Wang Lung tenía a la mujer delante, y al oír por primera vez su voz, que era agradable: ni aguda, ni melosa, ni áspera, la miró de nuevo. Llevaba el cabello bien peinado y liso, y la casaca pulcra. Vio con cierta desilusión que no tenía los pies prensados, pero no pudo reflexionar sobre esto, porque la señora le decía al guardián:
– Llévale el cofre a la puerta y que se vayan. -Y volviéndose hacia Wang Lung, exclamó-: Ponte junto a ella mientras hablo.
Cuando Wang Lung se adelantó, la señora le dijo:
– Esta mujer entró en nuestra casa cuando era una niña de diez años, y aquí ha vivido hasta ahora, que tiene veinte. La compré en un año de hambre, cuando sus padres bajaron hacia el Sur porque no tenían qué comer. Eran gente del Norte, de Shantung, y allá se volvieron. No he vuelto a saber de ellos. Como ves, O-lan tiene el cuerpo vigoroso y el rostro cuadrado de su raza. Trabajará bien en los campos y sacando agua, y en todo lo que quieras. No es bonita, pero eso no te hace falta; sólo los ricos necesitan mujeres hermosas para que les diviertan. Tampoco es inteligente, pero hace bien lo que se le manda y tiene buen carácter. Que yo sepa, es virgen. Aunque no hubiera estado siempre en la cocina, no posee suficiente belleza para haber tentado a mis hijos y nietos. Si algo le ha pasado, ha tenido que ser con un criado, aunque, habiendo en la casa tantas esclavas bonitas, dudo mucho que nadie se haya fijado en ésta. Llévatela y empléala bien. Es una buena esclava, y si yo no hubiese deseado hacer méritos para mi existencia futura, trayendo al mundo vida nueva, la hubiera conservado. Pero siempre caso a mis esclavas, si alguien las quiere y los señores no las desean.
Y a la mujer le dijo:
– Obedécele y dale hijos y más hijos. Tráeme la primera criatura para que yo la vea.

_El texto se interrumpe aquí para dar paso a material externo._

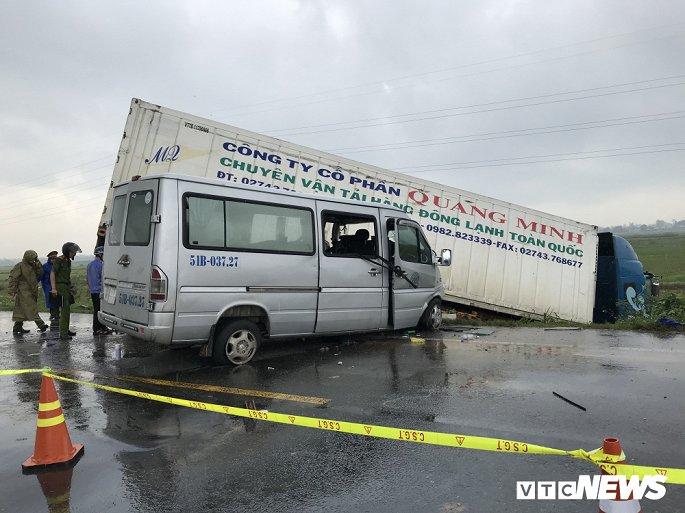 Tin tức tai nạn giao thông mới nhất hôm nay 25/11/2019:  Xe khách gây tai nạn thảm khốc ở Quảng Ngãi - Ảnh 1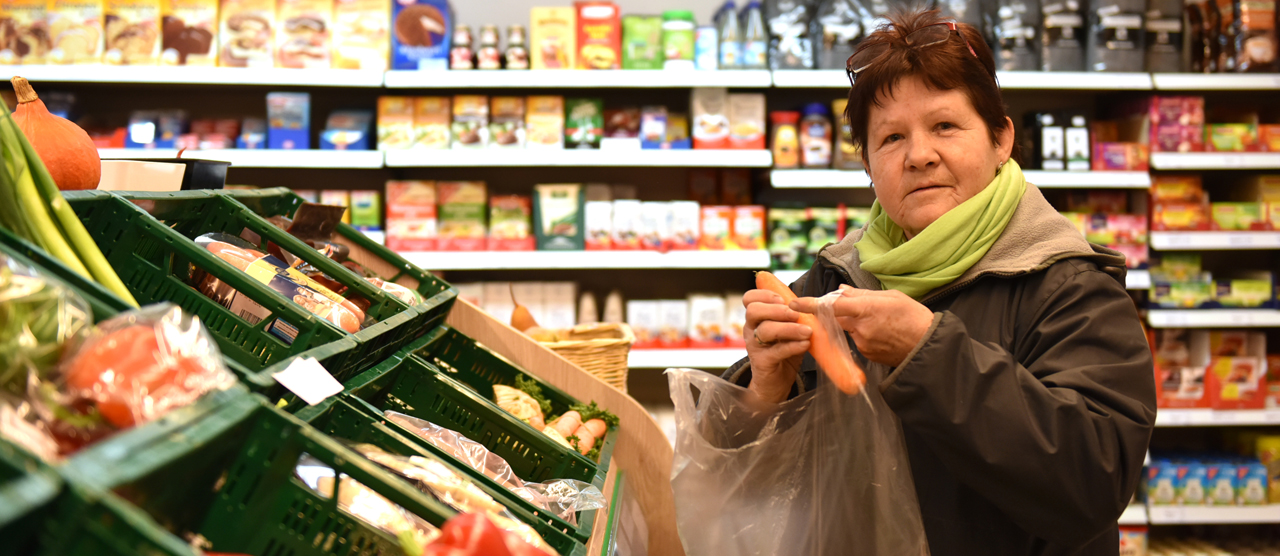 Around 330 members operative a cooperative grocery shop in Jagsthausen and share the profits.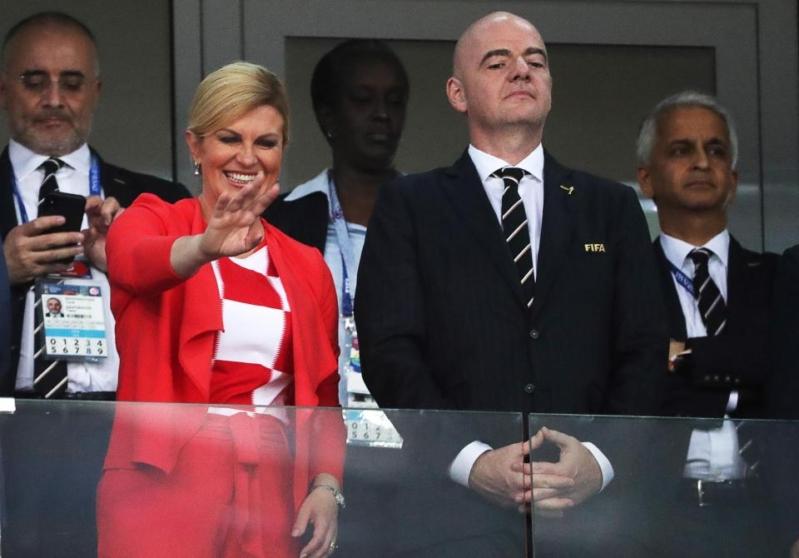 رئيسة كرواتيا .. هذا عمرها الحقيقي وابنها يحمل اسم نجم المنتخب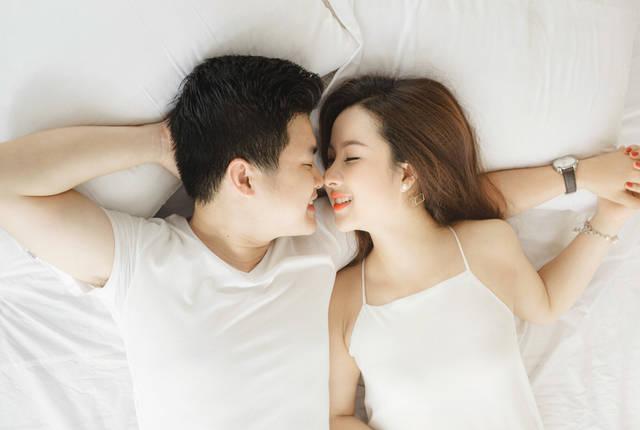 [フリー写真] 腕枕して眠るカップルでアハ体験 -  GAHAG | 著作権フリー写真・イラスト素材集 (5134)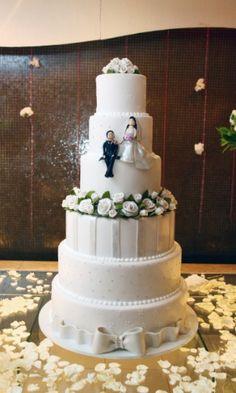 Veja como investir em um bolo rosa sem deixar o casamento cafona - BOL Notícias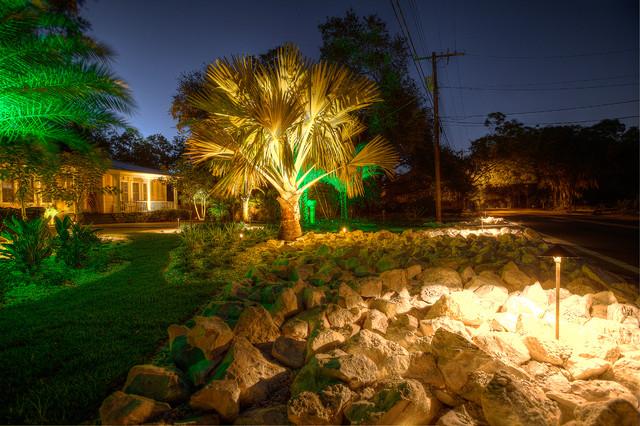 Outdoor Living tropical-landscape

– Si, Venerable Señora -respondió la mujer sumisamente. Y se quedaron allí, dudando; Wang Lung estaba muy confuso y sin saber si tenía que hablar o no.
– ¡Bueno, marchaos! -dijo la señora, irritada, y Wang Lung saludó rápidamente, volvióse y salió.
La mujer le seguía, y tras la mujer, el guardián con el cofre. Pero al llegar a la habitación donde estaba el cesto de Wang Lung, se negó a llevarlo más tiempo, lo dejó en el suelo y desapareció sin decir palabra.
Entonces, Wang Lung volvióse y se encaró con la mujer por primera vez. Tenía un rostro cuadrado y franco, la nariz corta, ancha, con las fosas nasales grandes y oscuras; la boca dilatada y semejante a una incisión. Los ojos, pequeños, de un negro sin brillo, tenían una tristeza velada, no expresada claramente. Producía aquel rostro una impresión de hermetismo y silencio, como si no pudiera hablar aunque quisiese.